───── Exercise material

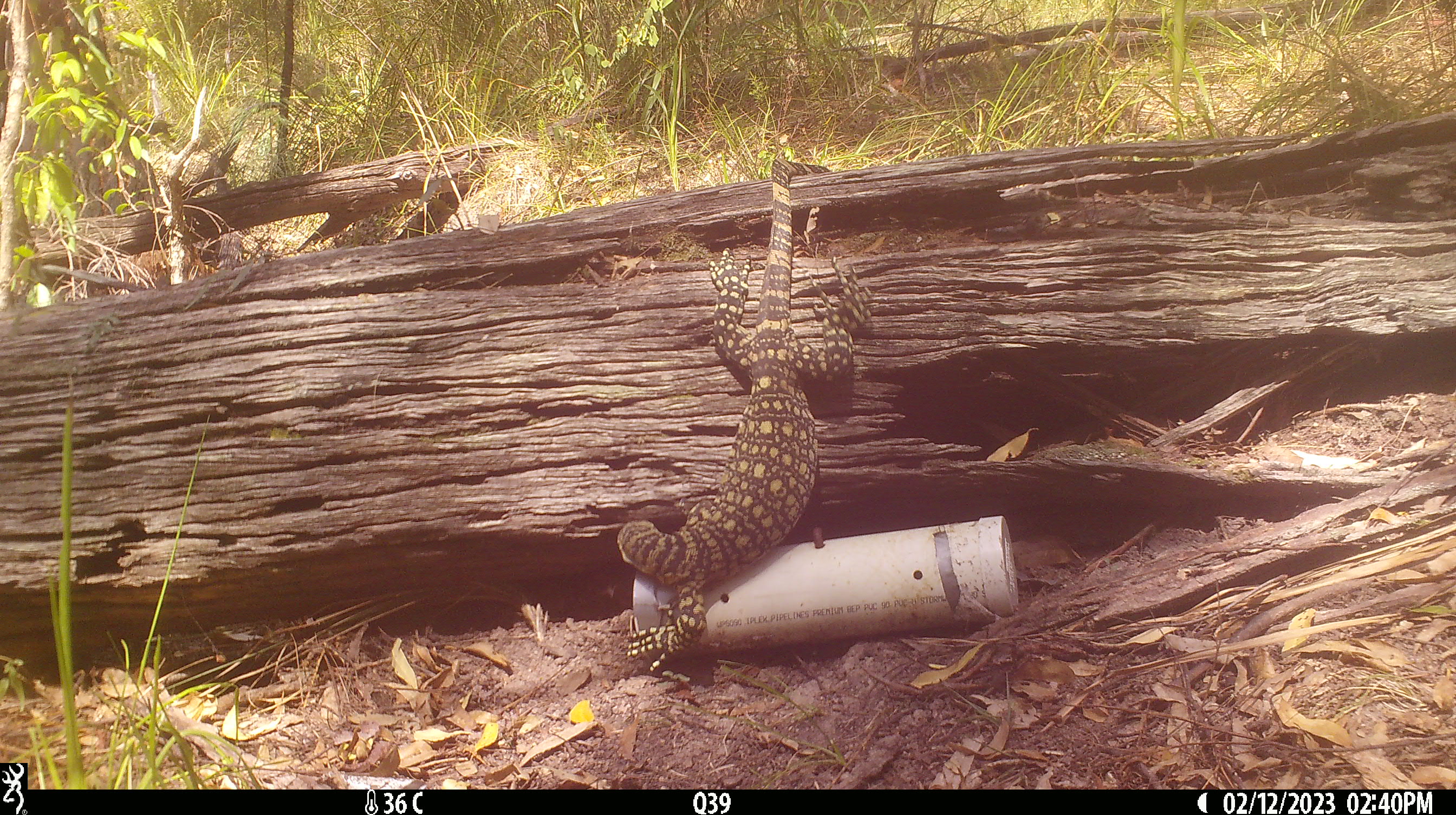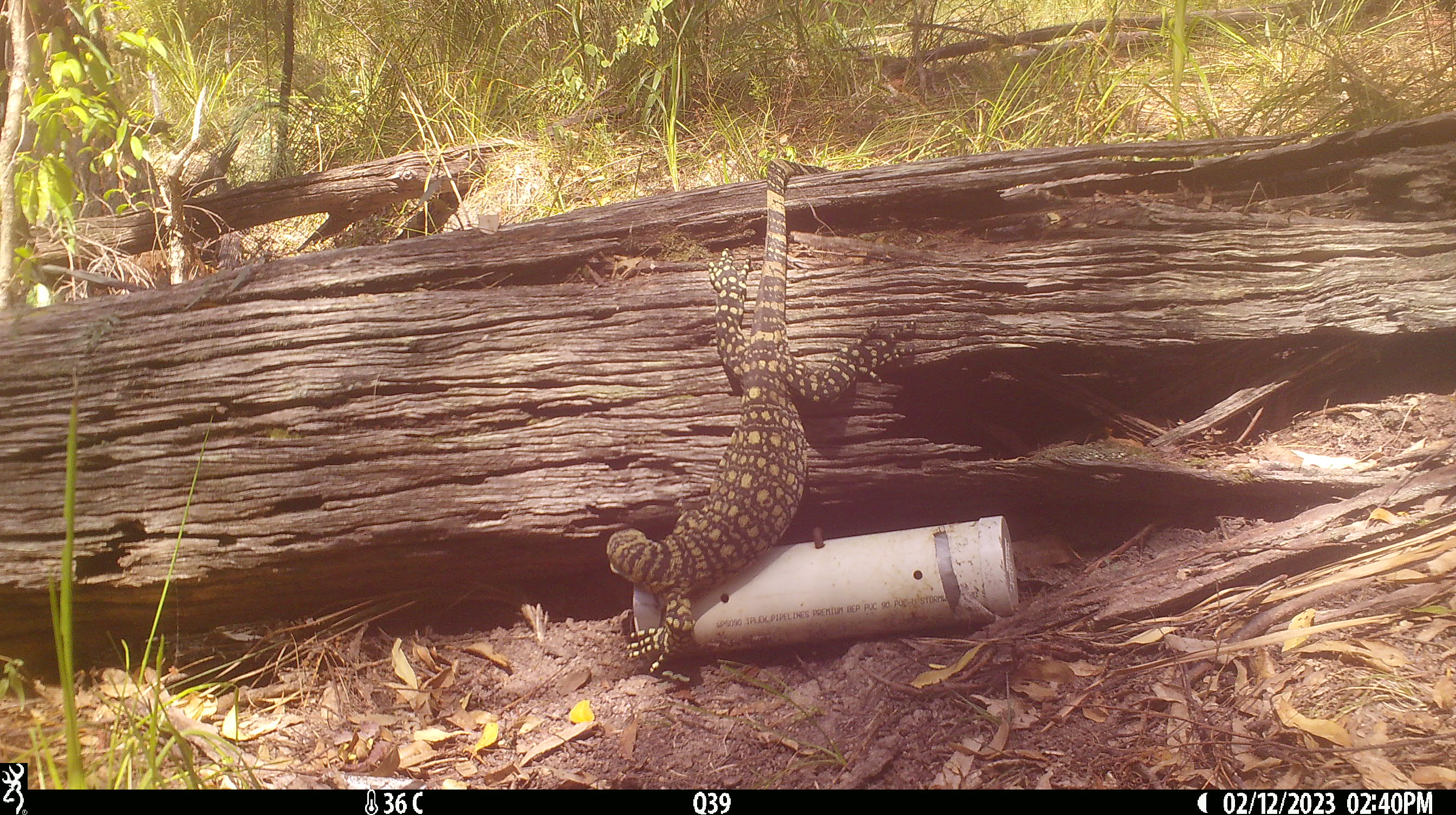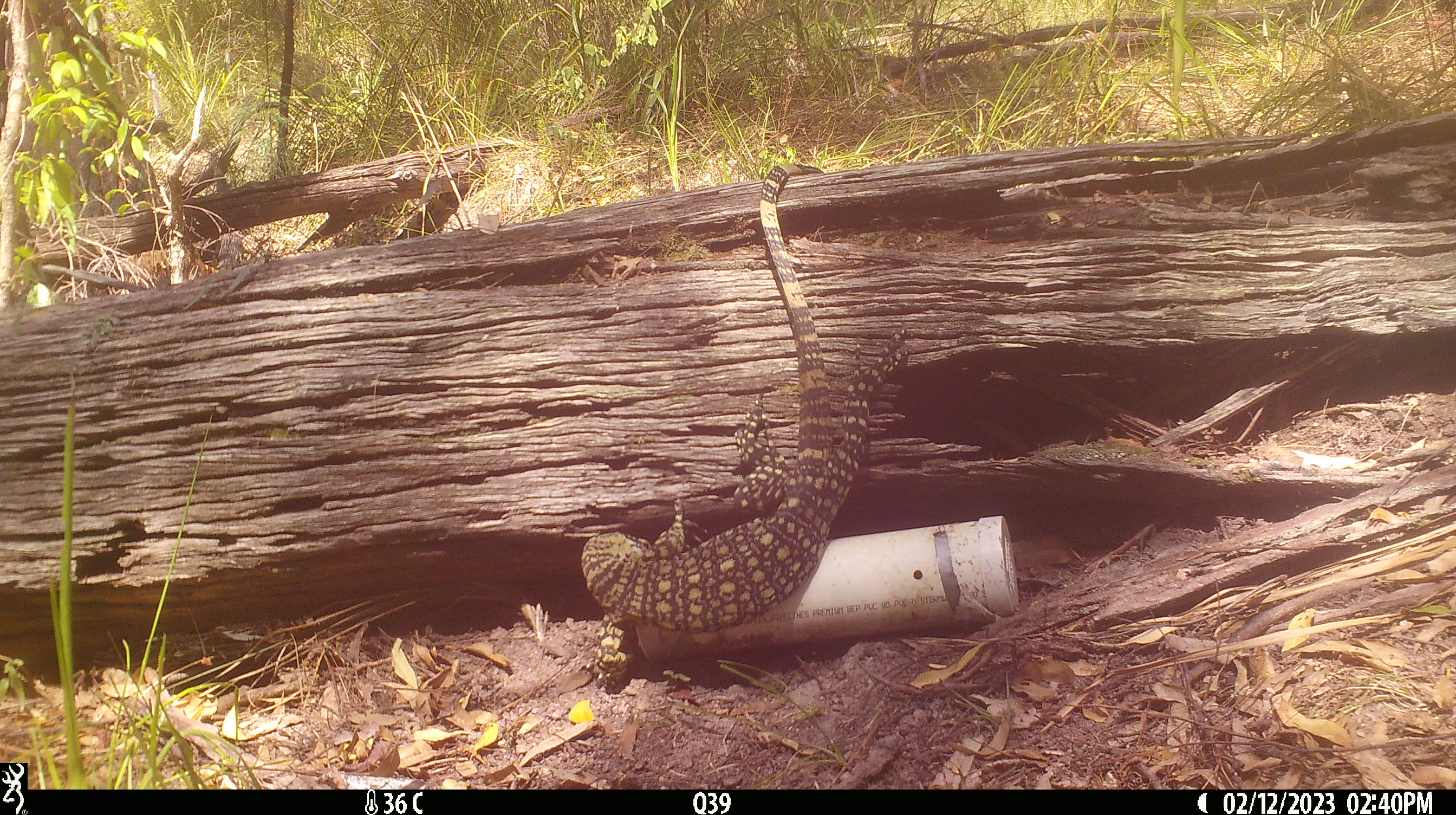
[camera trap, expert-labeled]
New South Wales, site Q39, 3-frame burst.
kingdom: Animalia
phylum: Chordata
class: Reptilia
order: Squamata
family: Varanidae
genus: Varanus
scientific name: Varanus varius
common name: lace monitor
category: goanna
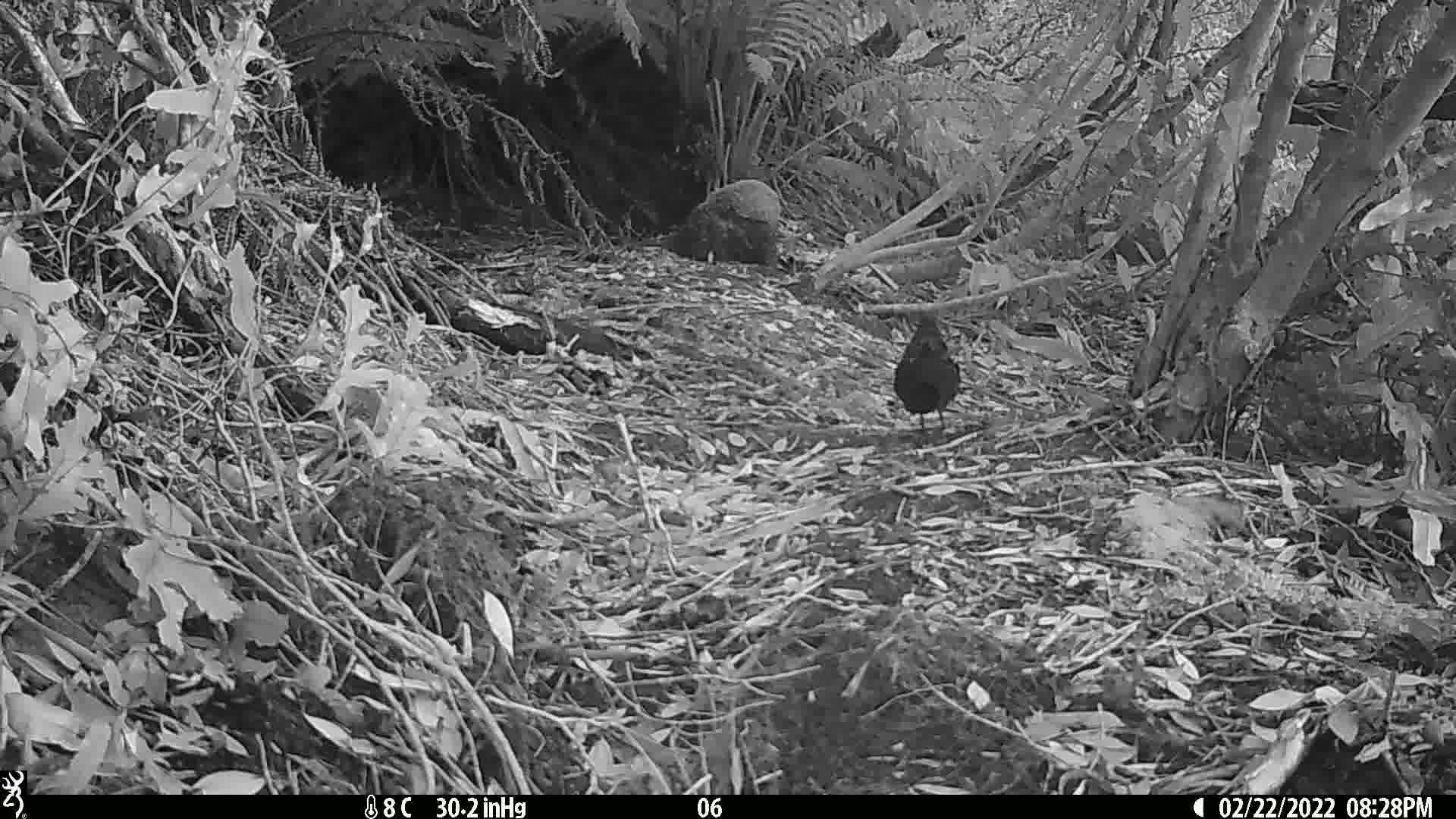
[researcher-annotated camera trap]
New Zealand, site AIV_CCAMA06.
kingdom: Animalia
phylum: Chordata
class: Aves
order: Passeriformes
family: Turdidae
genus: Turdus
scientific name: Turdus merula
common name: eurasian blackbird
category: blackbird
Blackbird (eurasian blackbird) (Turdus merula).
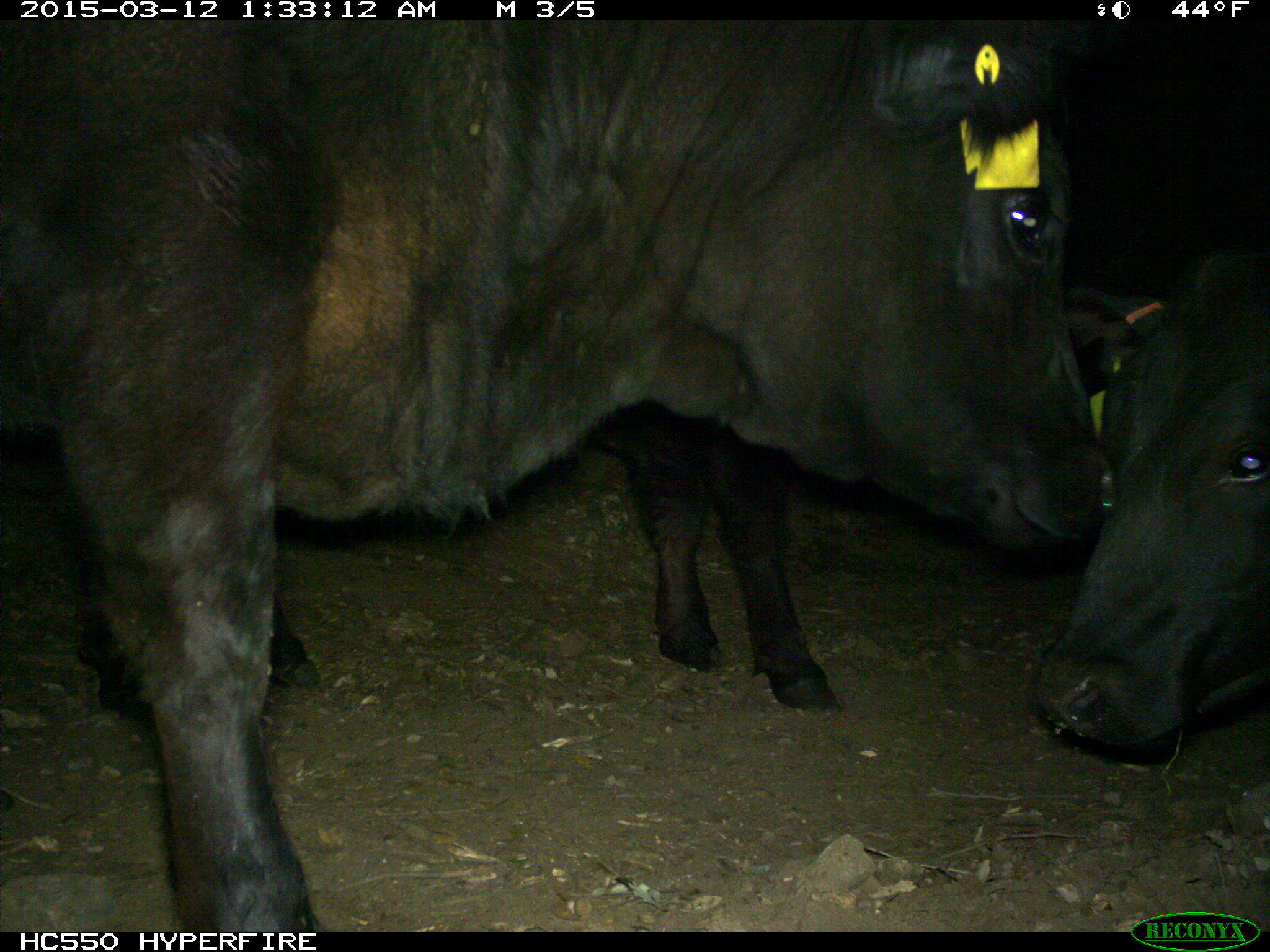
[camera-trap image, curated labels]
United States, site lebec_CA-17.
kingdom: Animalia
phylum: Chordata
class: Mammalia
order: Artiodactyla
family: Bovidae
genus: Bos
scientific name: Bos taurus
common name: domestic cow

──────────

Brief:
Within the data above, pick out all lines holding the word "camera".

Completed task:
[camera trap, expert-labeled]
[researcher-annotated camera trap]
[camera-trap image, curated labels]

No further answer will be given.